**Action item**. Whenever the word "samples" turns up in a line below, that line should be copied.

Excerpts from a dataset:

· · · · ·

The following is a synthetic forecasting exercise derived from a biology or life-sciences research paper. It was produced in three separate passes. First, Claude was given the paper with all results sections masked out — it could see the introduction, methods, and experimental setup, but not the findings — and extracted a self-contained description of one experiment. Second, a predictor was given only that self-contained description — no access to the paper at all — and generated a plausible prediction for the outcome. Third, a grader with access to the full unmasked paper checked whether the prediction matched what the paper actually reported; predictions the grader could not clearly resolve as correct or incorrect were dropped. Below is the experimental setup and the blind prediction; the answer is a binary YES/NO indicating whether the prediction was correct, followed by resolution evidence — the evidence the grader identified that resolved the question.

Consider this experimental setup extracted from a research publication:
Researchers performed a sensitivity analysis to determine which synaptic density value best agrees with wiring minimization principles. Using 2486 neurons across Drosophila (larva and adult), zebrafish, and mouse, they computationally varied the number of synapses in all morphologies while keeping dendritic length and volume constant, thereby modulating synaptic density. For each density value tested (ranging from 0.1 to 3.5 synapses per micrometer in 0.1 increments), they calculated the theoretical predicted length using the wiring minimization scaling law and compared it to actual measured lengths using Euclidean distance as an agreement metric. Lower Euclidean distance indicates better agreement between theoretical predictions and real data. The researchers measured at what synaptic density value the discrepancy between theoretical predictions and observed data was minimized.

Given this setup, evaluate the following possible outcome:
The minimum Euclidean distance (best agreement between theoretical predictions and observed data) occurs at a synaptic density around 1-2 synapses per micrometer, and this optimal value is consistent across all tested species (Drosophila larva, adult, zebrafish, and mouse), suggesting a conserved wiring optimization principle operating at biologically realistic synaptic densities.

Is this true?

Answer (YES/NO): YES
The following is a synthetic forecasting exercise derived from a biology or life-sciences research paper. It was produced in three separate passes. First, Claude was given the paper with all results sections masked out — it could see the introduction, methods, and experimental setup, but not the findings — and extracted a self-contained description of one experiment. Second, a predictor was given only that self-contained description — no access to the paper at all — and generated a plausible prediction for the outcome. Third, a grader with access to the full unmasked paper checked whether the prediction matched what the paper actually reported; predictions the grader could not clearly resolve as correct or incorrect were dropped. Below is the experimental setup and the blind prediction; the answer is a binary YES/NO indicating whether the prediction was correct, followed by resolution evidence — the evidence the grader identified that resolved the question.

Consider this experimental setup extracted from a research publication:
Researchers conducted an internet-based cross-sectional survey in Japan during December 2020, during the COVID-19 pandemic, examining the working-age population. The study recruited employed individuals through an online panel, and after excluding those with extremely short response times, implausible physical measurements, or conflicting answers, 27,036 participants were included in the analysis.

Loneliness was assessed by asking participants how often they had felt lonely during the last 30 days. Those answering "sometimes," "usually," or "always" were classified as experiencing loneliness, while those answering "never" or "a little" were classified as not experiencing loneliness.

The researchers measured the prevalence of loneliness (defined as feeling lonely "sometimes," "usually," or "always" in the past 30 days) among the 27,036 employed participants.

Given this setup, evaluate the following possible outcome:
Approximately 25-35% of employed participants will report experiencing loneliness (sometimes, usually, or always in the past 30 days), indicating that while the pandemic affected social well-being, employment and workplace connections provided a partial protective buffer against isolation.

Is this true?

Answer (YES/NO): NO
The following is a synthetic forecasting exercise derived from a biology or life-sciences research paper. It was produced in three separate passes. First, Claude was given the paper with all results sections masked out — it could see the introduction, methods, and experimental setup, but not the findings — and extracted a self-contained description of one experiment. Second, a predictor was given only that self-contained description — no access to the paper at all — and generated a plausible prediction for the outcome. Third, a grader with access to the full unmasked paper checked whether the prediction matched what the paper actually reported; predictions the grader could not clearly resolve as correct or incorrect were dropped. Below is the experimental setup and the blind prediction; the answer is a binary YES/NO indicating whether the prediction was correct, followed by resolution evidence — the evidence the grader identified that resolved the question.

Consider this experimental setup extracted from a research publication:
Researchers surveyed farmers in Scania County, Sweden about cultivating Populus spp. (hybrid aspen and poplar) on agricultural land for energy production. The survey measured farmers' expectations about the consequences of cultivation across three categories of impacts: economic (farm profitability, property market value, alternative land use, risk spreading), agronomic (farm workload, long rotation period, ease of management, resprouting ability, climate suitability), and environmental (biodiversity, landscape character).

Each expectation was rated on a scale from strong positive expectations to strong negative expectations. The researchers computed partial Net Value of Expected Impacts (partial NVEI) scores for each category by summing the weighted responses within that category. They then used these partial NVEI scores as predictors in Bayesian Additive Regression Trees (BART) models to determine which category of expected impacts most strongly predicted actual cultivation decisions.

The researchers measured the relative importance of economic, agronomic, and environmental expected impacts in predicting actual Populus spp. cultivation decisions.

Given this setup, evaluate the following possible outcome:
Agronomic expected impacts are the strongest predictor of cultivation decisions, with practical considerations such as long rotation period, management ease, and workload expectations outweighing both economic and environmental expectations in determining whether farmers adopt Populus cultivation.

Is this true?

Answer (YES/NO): NO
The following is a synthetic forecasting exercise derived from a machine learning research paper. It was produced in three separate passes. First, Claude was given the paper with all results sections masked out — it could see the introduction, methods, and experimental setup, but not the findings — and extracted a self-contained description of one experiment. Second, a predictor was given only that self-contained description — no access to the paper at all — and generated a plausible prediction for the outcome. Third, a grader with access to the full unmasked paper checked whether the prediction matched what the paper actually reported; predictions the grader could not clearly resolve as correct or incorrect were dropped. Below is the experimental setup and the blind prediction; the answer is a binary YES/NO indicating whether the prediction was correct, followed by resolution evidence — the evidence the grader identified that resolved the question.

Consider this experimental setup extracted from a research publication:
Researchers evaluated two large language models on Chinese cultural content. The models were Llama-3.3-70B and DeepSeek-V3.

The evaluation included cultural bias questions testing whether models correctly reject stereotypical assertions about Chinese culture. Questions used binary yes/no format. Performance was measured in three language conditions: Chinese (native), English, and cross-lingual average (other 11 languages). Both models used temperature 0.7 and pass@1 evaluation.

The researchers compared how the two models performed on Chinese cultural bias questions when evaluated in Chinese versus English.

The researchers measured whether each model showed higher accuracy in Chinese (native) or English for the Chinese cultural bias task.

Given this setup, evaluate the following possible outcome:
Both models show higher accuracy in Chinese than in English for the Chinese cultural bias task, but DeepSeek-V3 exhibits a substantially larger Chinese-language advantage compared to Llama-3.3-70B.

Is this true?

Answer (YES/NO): NO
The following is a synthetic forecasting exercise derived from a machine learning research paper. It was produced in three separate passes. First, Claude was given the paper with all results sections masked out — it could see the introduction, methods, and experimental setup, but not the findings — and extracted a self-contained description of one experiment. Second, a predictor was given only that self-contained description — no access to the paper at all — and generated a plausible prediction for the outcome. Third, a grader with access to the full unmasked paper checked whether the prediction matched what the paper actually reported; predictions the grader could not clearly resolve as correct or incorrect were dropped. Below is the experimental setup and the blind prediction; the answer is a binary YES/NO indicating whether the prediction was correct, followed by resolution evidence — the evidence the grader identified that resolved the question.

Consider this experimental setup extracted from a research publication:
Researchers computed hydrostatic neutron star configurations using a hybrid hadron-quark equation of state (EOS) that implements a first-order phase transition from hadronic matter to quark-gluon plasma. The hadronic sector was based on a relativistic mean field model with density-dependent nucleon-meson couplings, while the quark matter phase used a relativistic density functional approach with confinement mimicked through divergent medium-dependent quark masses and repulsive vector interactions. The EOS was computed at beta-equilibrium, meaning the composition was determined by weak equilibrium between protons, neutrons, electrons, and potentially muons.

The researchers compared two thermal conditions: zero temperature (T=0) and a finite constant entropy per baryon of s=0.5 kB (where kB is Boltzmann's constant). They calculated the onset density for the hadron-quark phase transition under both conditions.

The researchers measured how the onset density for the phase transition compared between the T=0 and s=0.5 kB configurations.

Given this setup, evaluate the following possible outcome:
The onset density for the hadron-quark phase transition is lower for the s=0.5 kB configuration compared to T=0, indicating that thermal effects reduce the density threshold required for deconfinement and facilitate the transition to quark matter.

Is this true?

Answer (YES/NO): YES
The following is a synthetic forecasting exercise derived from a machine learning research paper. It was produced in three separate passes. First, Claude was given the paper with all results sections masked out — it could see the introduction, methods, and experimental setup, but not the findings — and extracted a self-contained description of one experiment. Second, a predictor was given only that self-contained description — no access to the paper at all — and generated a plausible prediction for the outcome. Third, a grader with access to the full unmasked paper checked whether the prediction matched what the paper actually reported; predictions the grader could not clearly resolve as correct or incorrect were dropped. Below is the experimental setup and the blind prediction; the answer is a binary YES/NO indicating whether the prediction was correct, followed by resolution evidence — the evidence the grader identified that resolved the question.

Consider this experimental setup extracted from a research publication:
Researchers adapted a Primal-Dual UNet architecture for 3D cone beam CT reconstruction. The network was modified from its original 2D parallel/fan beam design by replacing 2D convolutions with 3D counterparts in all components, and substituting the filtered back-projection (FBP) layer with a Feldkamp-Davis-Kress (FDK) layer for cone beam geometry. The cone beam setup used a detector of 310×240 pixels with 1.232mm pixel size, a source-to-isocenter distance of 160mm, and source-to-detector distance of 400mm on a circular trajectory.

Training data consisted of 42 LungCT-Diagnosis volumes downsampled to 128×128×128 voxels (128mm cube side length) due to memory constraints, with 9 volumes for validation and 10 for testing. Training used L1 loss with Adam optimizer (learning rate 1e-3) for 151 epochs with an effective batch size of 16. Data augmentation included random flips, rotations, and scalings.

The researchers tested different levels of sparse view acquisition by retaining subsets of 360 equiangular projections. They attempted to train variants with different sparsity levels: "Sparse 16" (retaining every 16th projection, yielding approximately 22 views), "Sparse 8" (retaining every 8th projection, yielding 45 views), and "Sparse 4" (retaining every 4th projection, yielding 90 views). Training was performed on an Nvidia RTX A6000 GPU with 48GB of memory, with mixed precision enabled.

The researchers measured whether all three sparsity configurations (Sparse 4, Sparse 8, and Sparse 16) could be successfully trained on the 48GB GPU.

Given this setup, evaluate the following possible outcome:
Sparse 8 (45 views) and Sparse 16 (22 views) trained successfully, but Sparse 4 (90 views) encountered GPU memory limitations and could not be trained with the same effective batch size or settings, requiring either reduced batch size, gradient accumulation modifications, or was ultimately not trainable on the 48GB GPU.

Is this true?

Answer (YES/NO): YES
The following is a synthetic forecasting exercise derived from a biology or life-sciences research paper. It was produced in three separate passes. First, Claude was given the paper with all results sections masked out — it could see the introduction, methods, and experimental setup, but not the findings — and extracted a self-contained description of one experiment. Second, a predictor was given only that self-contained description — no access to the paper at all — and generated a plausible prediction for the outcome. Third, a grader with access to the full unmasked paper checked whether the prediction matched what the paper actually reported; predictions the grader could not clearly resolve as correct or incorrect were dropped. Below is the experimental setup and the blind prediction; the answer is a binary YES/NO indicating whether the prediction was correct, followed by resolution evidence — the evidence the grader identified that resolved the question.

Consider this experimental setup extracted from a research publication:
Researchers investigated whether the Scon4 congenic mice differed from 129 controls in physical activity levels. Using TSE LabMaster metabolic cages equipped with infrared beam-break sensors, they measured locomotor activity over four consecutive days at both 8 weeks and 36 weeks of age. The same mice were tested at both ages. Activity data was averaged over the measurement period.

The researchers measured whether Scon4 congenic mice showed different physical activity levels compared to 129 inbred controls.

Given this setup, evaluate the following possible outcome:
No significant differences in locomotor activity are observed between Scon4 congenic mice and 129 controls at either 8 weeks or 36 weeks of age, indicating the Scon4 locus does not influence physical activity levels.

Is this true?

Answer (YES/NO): YES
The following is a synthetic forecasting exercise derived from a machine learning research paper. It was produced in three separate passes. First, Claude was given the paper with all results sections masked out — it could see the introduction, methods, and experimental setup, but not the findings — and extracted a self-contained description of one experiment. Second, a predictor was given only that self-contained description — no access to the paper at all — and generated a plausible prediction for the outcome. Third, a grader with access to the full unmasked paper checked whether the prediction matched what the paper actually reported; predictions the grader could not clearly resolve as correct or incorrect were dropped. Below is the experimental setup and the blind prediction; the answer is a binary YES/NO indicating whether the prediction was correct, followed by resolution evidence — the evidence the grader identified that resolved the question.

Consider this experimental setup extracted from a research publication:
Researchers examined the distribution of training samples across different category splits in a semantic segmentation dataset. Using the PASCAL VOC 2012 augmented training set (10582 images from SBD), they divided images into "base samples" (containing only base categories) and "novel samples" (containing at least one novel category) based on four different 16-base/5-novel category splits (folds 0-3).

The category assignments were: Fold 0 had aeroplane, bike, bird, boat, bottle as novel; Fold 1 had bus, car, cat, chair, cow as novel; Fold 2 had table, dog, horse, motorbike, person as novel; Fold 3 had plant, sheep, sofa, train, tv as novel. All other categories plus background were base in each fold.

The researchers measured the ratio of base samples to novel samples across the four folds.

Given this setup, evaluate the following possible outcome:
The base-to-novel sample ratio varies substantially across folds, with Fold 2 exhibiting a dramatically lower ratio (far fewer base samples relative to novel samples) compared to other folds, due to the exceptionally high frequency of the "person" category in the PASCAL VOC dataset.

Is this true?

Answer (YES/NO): YES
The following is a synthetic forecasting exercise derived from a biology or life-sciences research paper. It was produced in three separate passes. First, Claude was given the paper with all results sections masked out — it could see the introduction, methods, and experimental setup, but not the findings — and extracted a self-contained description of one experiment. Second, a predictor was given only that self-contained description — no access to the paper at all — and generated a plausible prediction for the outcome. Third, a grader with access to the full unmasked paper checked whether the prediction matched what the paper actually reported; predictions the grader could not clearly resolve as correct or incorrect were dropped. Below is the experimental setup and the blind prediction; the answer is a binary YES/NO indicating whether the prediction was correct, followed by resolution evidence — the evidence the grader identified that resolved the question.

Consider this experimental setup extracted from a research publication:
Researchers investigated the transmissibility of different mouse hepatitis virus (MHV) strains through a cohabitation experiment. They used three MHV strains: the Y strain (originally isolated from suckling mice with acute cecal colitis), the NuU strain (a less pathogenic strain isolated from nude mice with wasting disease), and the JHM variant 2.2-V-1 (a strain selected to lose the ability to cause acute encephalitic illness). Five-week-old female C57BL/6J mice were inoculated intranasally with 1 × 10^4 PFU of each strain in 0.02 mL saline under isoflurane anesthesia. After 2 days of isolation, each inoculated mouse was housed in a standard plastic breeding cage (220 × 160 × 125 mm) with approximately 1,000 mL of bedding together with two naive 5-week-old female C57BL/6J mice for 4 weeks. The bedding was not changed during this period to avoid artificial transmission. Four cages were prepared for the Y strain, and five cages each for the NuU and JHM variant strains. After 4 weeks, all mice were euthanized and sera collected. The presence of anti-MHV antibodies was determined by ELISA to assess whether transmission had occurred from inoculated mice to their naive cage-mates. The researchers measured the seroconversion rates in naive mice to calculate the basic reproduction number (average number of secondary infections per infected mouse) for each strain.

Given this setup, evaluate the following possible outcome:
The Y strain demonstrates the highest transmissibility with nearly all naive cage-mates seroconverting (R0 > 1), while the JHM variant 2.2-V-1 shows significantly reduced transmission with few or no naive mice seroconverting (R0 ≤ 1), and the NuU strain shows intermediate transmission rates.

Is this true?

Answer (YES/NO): YES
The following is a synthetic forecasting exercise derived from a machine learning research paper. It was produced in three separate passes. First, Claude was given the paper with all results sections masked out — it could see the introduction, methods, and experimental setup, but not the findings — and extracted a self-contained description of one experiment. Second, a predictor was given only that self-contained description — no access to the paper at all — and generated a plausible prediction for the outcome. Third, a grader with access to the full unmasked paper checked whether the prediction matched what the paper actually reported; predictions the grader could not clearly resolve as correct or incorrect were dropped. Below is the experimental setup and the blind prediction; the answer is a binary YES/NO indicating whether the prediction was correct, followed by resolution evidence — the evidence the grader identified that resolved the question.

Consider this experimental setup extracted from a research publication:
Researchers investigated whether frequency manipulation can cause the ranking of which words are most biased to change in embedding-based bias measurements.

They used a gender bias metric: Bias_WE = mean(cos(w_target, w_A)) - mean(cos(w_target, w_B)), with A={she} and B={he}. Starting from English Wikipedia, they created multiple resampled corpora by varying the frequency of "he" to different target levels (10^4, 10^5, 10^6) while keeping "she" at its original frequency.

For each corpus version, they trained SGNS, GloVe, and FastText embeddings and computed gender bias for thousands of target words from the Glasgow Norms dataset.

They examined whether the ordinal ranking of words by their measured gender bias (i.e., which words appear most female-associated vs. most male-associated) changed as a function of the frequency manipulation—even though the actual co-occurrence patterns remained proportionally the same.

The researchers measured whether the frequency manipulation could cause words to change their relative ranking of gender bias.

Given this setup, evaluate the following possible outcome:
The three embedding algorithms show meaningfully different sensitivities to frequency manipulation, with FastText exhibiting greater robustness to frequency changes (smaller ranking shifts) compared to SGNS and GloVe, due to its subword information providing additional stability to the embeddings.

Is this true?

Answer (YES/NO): NO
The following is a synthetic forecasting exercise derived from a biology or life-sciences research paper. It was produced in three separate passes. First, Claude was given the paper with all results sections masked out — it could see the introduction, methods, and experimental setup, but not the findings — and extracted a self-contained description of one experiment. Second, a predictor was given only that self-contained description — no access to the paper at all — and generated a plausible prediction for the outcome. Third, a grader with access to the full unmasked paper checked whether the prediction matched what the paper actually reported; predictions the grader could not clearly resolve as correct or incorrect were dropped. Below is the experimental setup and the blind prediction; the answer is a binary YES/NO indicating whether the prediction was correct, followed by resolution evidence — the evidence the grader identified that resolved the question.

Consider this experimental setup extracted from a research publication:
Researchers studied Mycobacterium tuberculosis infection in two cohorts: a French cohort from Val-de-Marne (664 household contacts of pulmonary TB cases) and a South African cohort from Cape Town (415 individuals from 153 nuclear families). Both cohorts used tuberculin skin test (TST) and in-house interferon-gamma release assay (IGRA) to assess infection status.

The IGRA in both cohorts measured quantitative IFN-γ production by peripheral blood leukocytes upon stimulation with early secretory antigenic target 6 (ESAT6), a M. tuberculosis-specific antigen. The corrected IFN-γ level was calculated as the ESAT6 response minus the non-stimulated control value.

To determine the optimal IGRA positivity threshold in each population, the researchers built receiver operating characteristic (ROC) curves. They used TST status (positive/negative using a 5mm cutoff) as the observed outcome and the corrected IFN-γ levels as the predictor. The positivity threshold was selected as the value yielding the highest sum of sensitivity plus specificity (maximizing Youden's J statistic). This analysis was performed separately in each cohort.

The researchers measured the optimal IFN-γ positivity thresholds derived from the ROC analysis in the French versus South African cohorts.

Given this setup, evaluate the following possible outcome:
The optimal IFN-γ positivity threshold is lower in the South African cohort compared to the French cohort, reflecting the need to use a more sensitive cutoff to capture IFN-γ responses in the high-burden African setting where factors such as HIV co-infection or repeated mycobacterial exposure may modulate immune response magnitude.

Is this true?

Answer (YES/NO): YES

· · · · ·

**Exercise response**.
Researchers examined the distribution of training samples across different category splits in a semantic segmentation dataset. Using the PASCAL VOC 2012 augmented training set (10582 images from SBD), they divided images into "base samples" (containing only base categories) and "novel samples" (containing at least one novel category) based on four different 16-base/5-novel category splits (folds 0-3).
The researchers measured the ratio of base samples to novel samples across the four folds.
The base-to-novel sample ratio varies substantially across folds, with Fold 2 exhibiting a dramatically lower ratio (far fewer base samples relative to novel samples) compared to other folds, due to the exceptionally high frequency of the "person" category in the PASCAL VOC dataset.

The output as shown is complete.